» EXERCISE DIRECTIONS: No picture should appear in the copy. Transcribe exactly, and only, the lines from the one with "family: Muridae" through the last line of the data below.

Start of DATA EXCERPTS

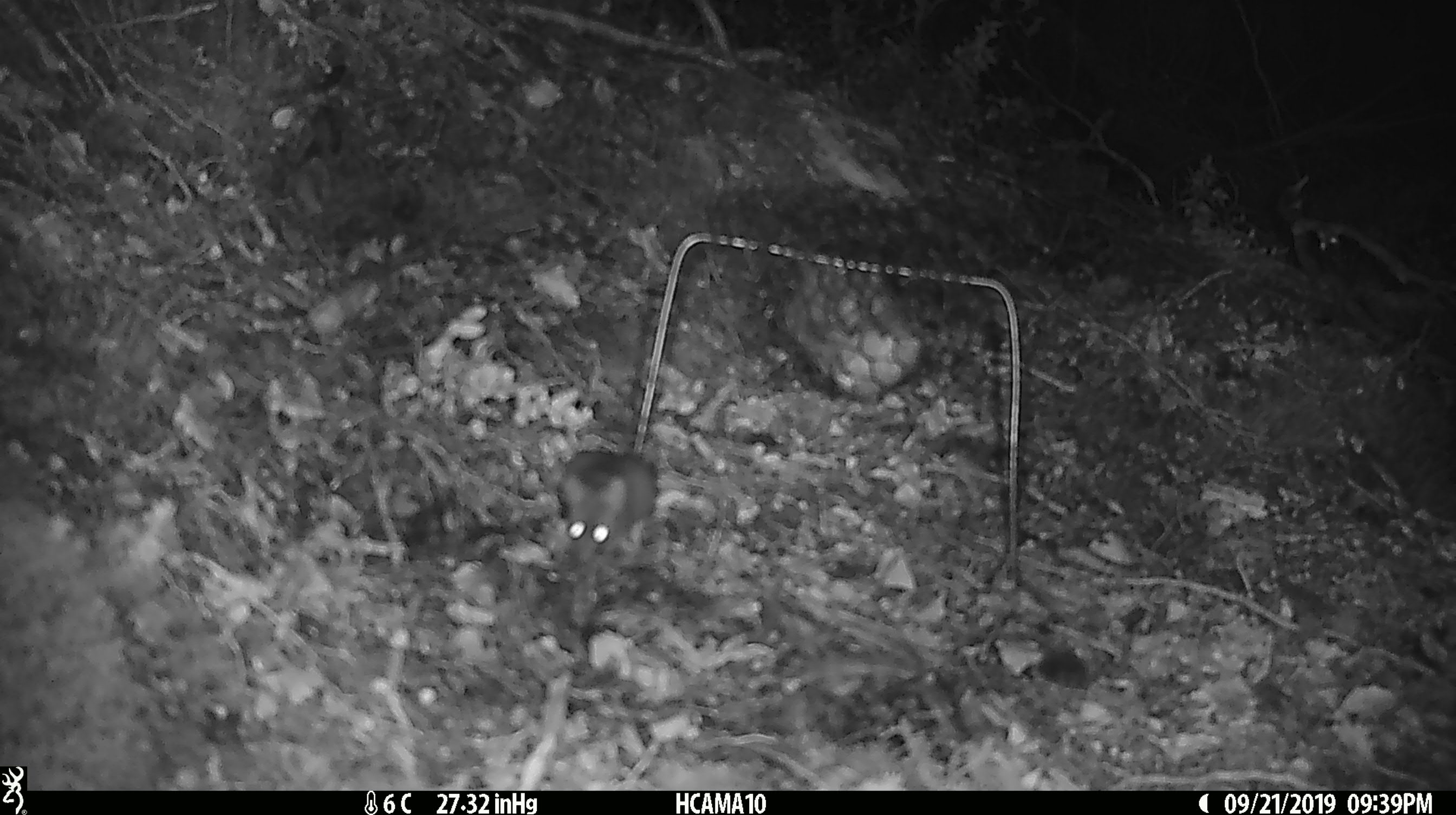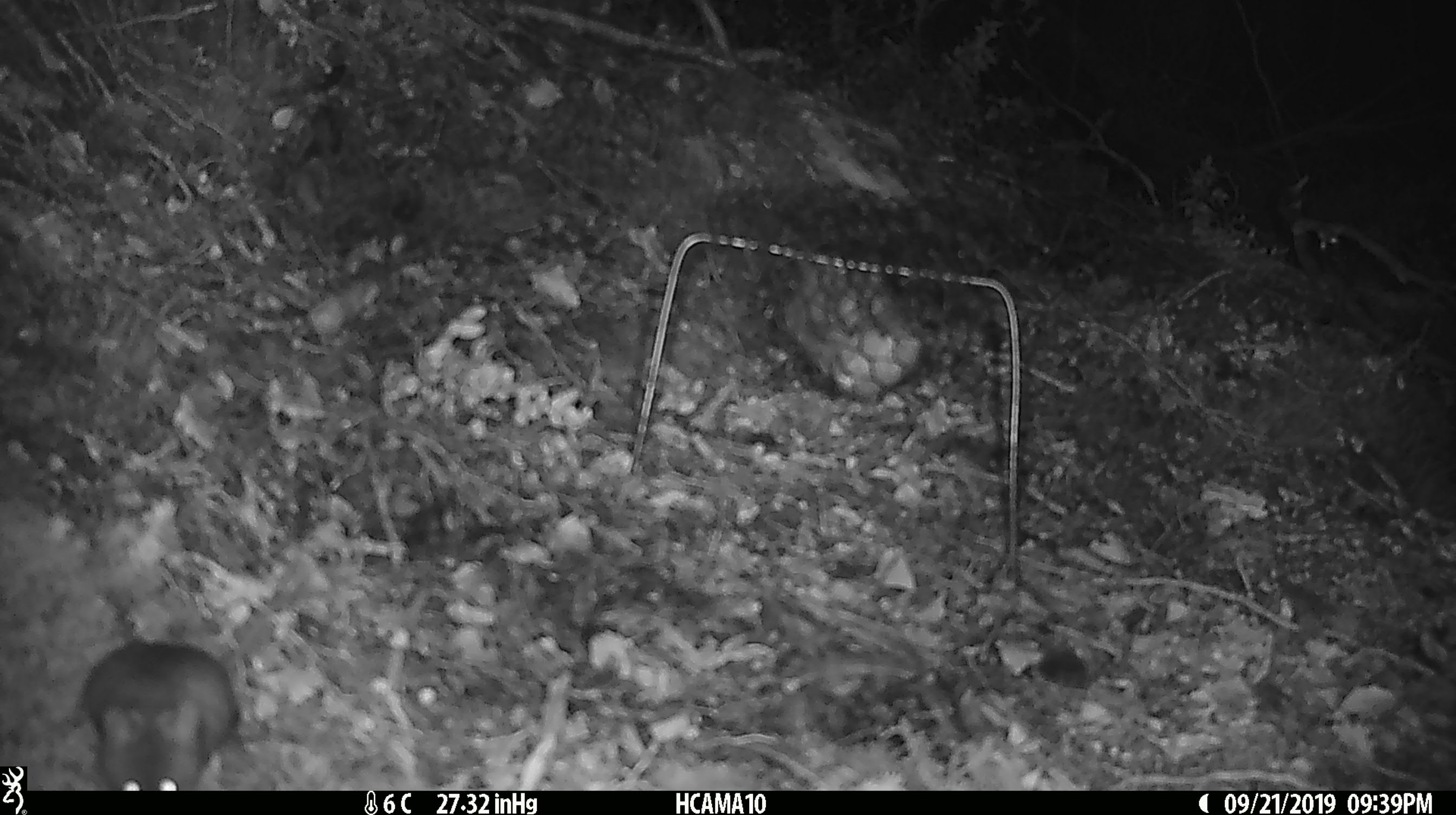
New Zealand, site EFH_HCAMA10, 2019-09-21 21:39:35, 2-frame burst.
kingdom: Animalia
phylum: Chordata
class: Mammalia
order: Rodentia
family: Muridae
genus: Mus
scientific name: Mus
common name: mouse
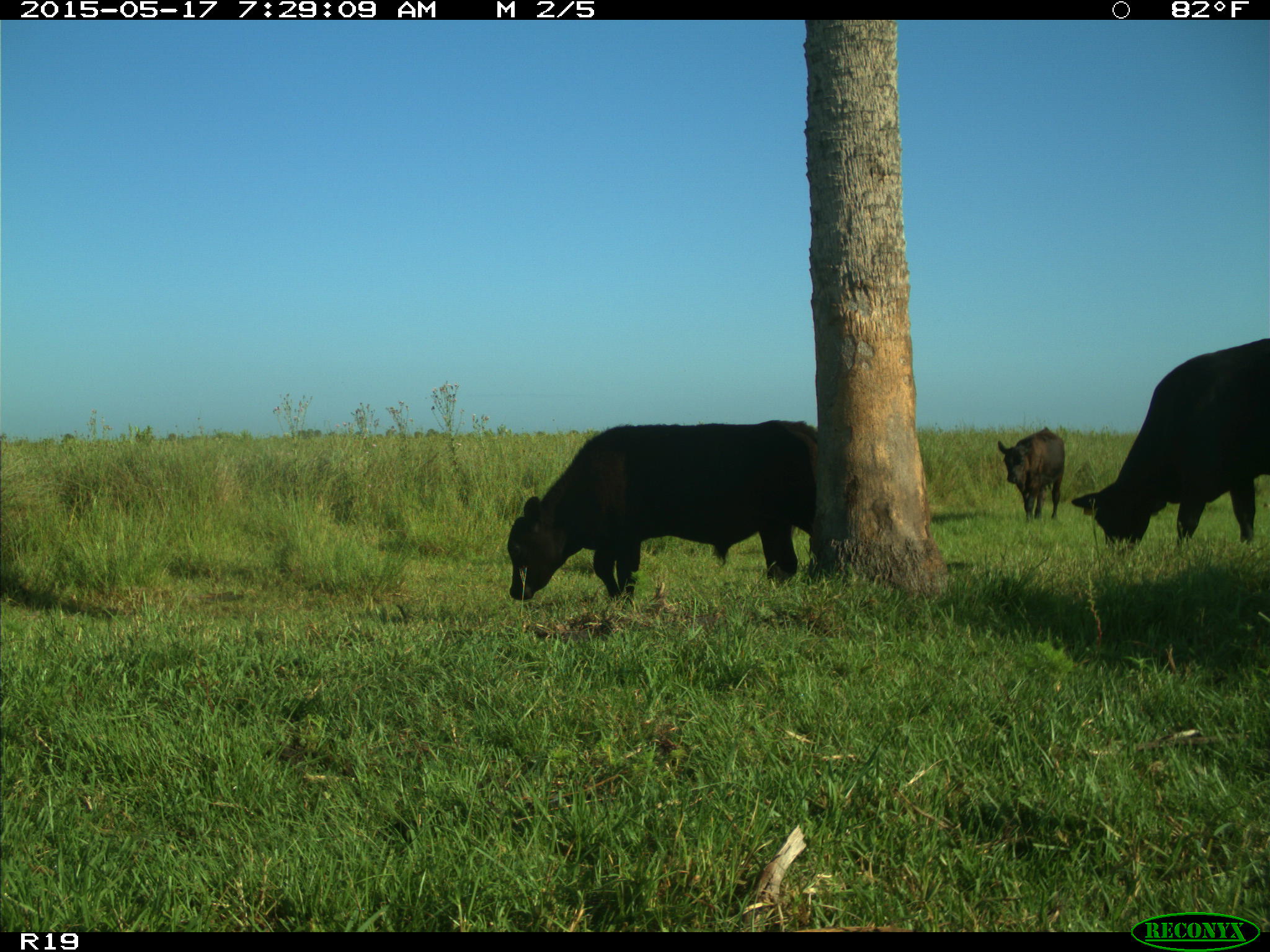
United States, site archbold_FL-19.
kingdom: Animalia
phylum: Chordata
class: Mammalia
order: Artiodactyla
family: Bovidae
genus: Bos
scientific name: Bos taurus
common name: domestic cow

End of DATA EXCERPTS

» OUTPUT FOR THIS TASK:
family: Muridae
genus: Mus
scientific name: Mus
common name: mouse
United States, site archbold_FL-19.
kingdom: Animalia
phylum: Chordata
class: Mammalia
order: Artiodactyla
family: Bovidae
genus: Bos
scientific name: Bos taurus
common name: domestic cow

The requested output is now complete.